Hyde is an alumnus of St. John's College, a junior college in Belize City. He went on to receive a bachelor's degree in English communications from a university in Upstate New York.

== Career ==
Upon completing his university studies, Hyde returned to Belize and entered politics. He won his first elections in 1998, becoming the Area Representative for Lake independence. Hyde was appointed various ministries during the two-term administration under Prime Minister Said Musa, including Education, Youth, Sports, Housing, Transport, and Defense.

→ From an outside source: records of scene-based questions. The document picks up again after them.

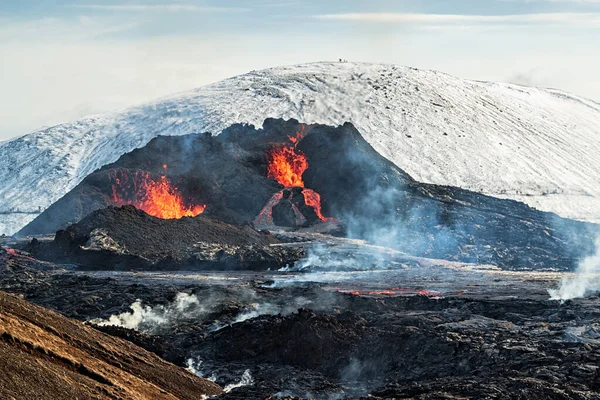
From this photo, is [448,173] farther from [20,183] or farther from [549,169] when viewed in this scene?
[20,183]

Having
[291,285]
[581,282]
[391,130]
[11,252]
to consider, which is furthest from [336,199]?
[391,130]

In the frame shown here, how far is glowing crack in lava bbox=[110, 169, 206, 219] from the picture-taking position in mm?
74938

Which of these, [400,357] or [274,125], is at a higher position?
[274,125]

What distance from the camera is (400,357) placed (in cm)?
2739

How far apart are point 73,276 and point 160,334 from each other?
15.2 metres

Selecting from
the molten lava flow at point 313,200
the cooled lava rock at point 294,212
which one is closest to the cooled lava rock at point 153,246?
the cooled lava rock at point 294,212

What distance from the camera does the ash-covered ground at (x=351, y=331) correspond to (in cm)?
2430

Hyde continued to serve the people of his constituency until 2012, when his son was diagnosed with cancer. His son died later that year in New York. Hyde returned to Belize to work for his family's business.

In 2014, Hyde announced his return to politics, defeating the incumbent in the 2015 elections and reclaiming his old seat.

After the overwhelming victory of the People's United Party in the 2020 elections, Hyde was appointed the Deputy Prime Minister of Belize. He also oversees the Ministry of Natural Resources, Petroleum & Mining.